Duman

Sigara dumanının arkasına saklanmış 
Onca sevda arasından 
Onca rüya varken 
İzmariti parmak uçlarımla fırlatıp 
Bir küfür patlatıp 
" Ya olursa ? " 
Sorusuyla tekrar deniyorum 
Hayata motive olmayı . 

Bir sigara daha tutuşturuyorlar 
Öpmeyi unutmuş bu dudaklara
Ve zaman diyorlar
Geçen vakitlerimin hesabını bilmeyerek
Rüzgarın üflemesiyle tükenen sigaram
Aynısın benimle

Plastik bir kültablası gibi
Söndürülmüş hayatlar dolu üzerimde
Ve derin izler bırakmış söndürülüşlerinde

Bir sigara arkasına saklanan hayat
Senin ateş olmayınca
Yan masadan ateş dilendiğim .


Charles Bukowski .

Şaka lan şaka ben yazdım az önce .

Kuyuya düşen ölü bir yürek .

   Başlangıcı olmayan bir hikaye bu . Hayatın tam ortasından aniden olan bir kaza gibi . Sadece aşk için biraz hareket için planlananın çok ötesinde bir şey . Zafer kokusunun çok uzağında . Terli bir sayfaya yazılan mürekkep kokusuyla karışık bir duygunun hikayesi bu hikaye . 
   Yolları beyaz bir örtü ile kaplanmış sarp tepelerin arkasında kalan bir kalbin vuruluşu ve ölüşü hakkında . 
   Kimse o sarp tepeleri aşmak istemedi o beyaz yollarda kah düşerek kah kalkarak gitmek istemedi . Kimse sessiz o kalbe yanaştırmak istemedi ruhunu . Çok uzun ve yorucuydu . Kuş bakışı görüp kaçmalar daha rahat geldi insanlara . Ve bir gün yoruldu beklemekten . Dedi ki ben gider alırım yanıma birisini olmadı ben gider kalırım onun yanında . Hayalleri vardı ve kararlıydı hayallerini gerçekleştirmek adına . Az gitti uz gitti dere tepe düz gitti bir masal başlattı hayatında . Gidilecek çok yol ve seçenek vardı . Hep doğrusunu rüzgara sorarak buldu . Rüzgar nereye eserse oraya gitti . 
  Bir çok ovadan, kasabadan geçerek ilerleyen bir rüzgarın peşinden gitti . Az gitti uz gitti dere tepe düz gitti bir kaç elma bekledi her uğradığı kasabadan sonra gökten düşeninden . Bir kaç kez cebinden elma bile verdiği oldu hatta . Beklediğini bir türlü bulamadı .

■ **Görev 1**
«Duman» başlıklı okuma parçasının düzyazı bölümüne göre kimsenin yapmak istemediği şeyleri sıralayınız.
■ **Görev 2**
«Duman» başlıklı okuma parçasındaki hikâyeyi son cümlesinden sonrasını yazarak sürdürünüz.

■ **Veri Kesiti**
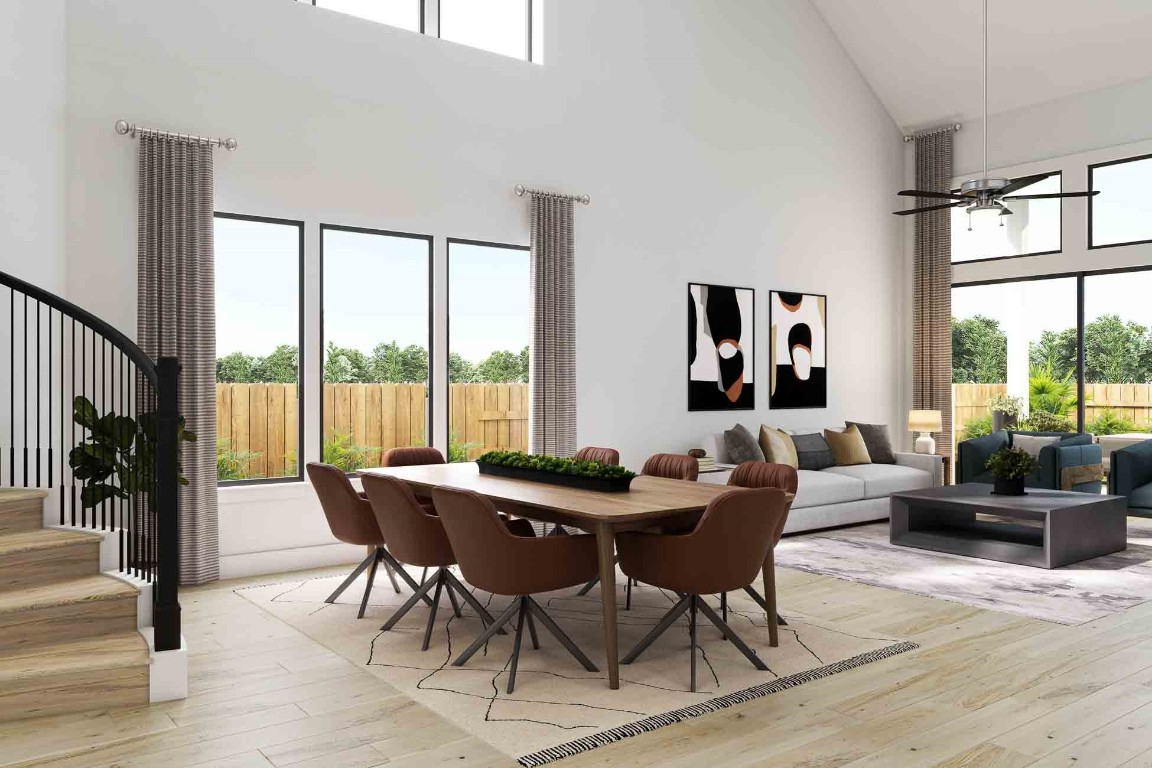 7926 Antler Rdg Drive Fulshear, TX 77441 - Photo 3 of 11 a view of a dining room with furniture window and wooden floor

■ **Yanıt Alanı 1**
- O sarp tepeleri aşmak
- O beyaz yollarda kâh düşerek kâh kalkarak gitmek
- Ruhunu o sessiz kalbe yanaştırmak

■ **Yanıt Alanı 2**
  Rüzgar onu hiç mutluluğa götürmedi . Hep hızlıydı ve hızına yetişmeye çalışırken bir çok şey düşürdü cebinden . Önce ateşini sonra heyecanını ve sırayla herşeyini düşürdü . Elinde sadece umudu kaldı . Elinde son kalanıda yitirmemek için bıraktı rüzgarı . Umutsuz kalmaktansa zor olanı rüzgara karşı yürümeyi tercih etti . Rüzgar nerden esiyorsa tersine gitti . Zor oldu . Soğuktu ama zaten ateşinide kaybettiği için soğuğa alışıktı . Çok gitti pis gitti dere tepe ters gitti . Elma beklemedi hiç . Ama umutluydu yolun sonundan . Sonunda birşeyler gelecekti yada hepsi gidecekti . Bir şekilde kurtulacaktı bu işkenceden .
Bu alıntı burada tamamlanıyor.